- **Dataset extract**:
● ● ● ● ● ● ●

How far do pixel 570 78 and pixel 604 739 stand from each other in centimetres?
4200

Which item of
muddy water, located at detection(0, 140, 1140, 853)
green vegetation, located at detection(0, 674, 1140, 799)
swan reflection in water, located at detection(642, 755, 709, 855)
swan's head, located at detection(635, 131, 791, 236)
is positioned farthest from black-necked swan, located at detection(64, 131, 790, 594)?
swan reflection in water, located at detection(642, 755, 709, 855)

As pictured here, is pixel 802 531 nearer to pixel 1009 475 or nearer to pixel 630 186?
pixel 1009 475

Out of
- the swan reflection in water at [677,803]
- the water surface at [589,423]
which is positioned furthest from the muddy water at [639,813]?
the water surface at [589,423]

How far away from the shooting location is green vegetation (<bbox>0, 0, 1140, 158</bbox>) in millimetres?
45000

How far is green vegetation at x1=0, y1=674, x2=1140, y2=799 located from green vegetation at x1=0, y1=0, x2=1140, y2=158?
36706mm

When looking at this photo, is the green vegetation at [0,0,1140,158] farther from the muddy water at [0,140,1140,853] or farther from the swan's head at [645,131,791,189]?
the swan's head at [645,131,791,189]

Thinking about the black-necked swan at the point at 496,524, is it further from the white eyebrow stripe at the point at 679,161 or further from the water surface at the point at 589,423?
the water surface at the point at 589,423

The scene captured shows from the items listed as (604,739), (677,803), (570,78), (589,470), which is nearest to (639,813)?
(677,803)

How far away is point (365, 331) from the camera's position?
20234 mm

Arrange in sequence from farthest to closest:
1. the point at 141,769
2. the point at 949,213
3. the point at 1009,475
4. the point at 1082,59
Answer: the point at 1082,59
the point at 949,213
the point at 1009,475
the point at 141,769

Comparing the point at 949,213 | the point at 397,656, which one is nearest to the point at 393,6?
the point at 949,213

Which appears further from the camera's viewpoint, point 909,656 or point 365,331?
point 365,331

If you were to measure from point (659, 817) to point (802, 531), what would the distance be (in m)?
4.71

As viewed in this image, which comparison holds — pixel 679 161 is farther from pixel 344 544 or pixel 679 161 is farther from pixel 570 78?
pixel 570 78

● ● ● ● ● ● ●

- **Aim**: Rewrite the items from the line containing "Which appears further" through the end of the items, substituting "position" for "viewpoint" and leaving everything else unchanged.

- **Response for this exercise**:
Which appears further from the camera's position, point 909,656 or point 365,331?
point 365,331

If you were to measure from point (659, 817) to point (802, 531), what would the distance be (in m)?
4.71

As viewed in this image, which comparison holds — pixel 679 161 is farther from pixel 344 544 or pixel 679 161 is farther from pixel 570 78?
pixel 570 78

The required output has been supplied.